Two trenches were excavated within a 19th-century coach-house that forms part of the rear curtilage of a listed protected structure. Very little of the original coach-house survives and what does remain has no architectural or cultural value, having been assimilated into two separate apartment dwellings in the 1980s. The third trench was excavated in an open garden area of the curtilage situated between the listed building and the coach-house.

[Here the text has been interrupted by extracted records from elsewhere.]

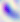
Toxoplasma gondii.

Summary:
  - Modality: photomicrograph
  - Magnification: 400x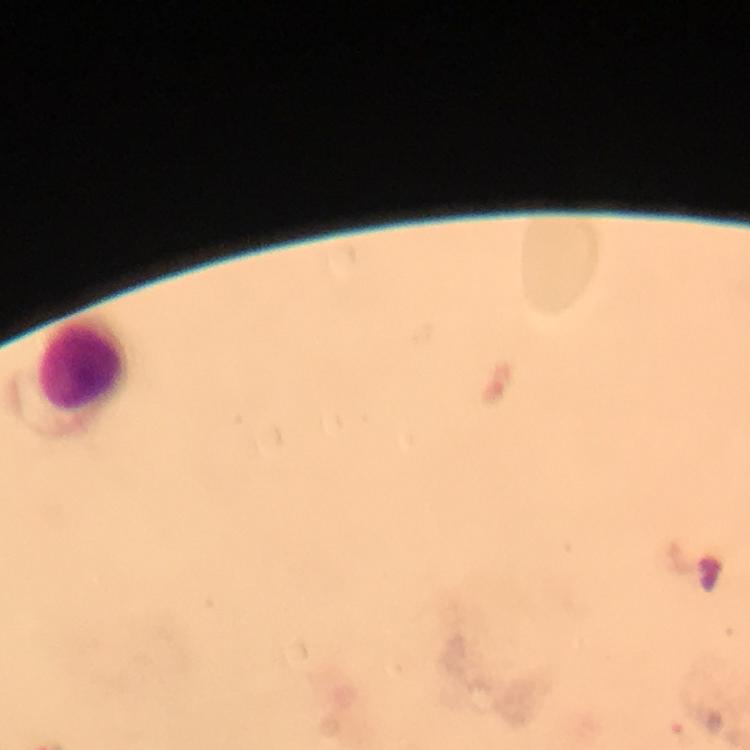
Approximate centers as {x, y} in pixels.
Summary:
  - Leukocyte locations: {83, 365}
  - Plasmodium parasites: none detected
  - Preparation: thick blood smear
  - Context: from a malaria diagnostic workup
  - Stain: Giemsa
  - Image size: 750×750 pixels
  - Capture: smartphone photograph through a microscope
  - Cropped from: one field of view
  - Immersion oil: used
  - Magnification: 100xPoint out each Plasmodium parasite.
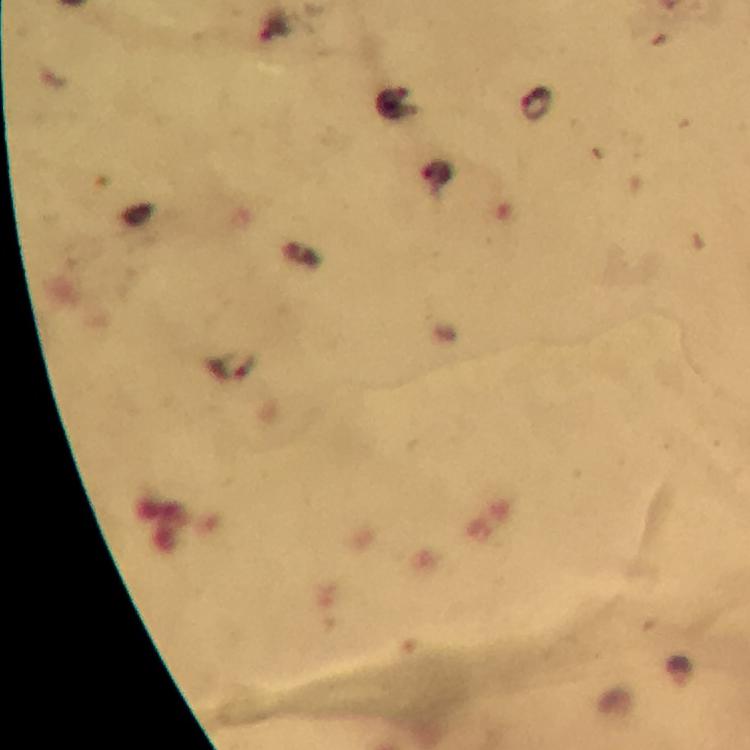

Trenches 1 and 2 had identical stratigraphy. Concrete with a thickness of 0.08m overlay rubble overburden consisting of gravel, broken red bricks and ex situ sandstone cobbles with an average depth of 0.21m. Beneath this layer a 0.13m-deep layer of disturbed in situ sandstone cobbling was encountered. On top of and within the cobbling, occasional 19th-century white-glazed ceramics were retrieved. Underlying the cobbling was 0.2m of mottled dark-yellow/grey silty clay. This stratigraphy is consistent with a 19th-century date and indicates contemporary chronology with the coach-house.
Trench 3, excavated in the rear garden, contained the same overburden rubble as Trenches 1 and 2, with an average depth of 0.3m, which overlay a dark-brown silty loam, 0.5m in depth, with frequent large limestones. The subsoil was identical in all trenches, being a mottled yellow/brown clay.
Nothing of archaeological significance was encountered.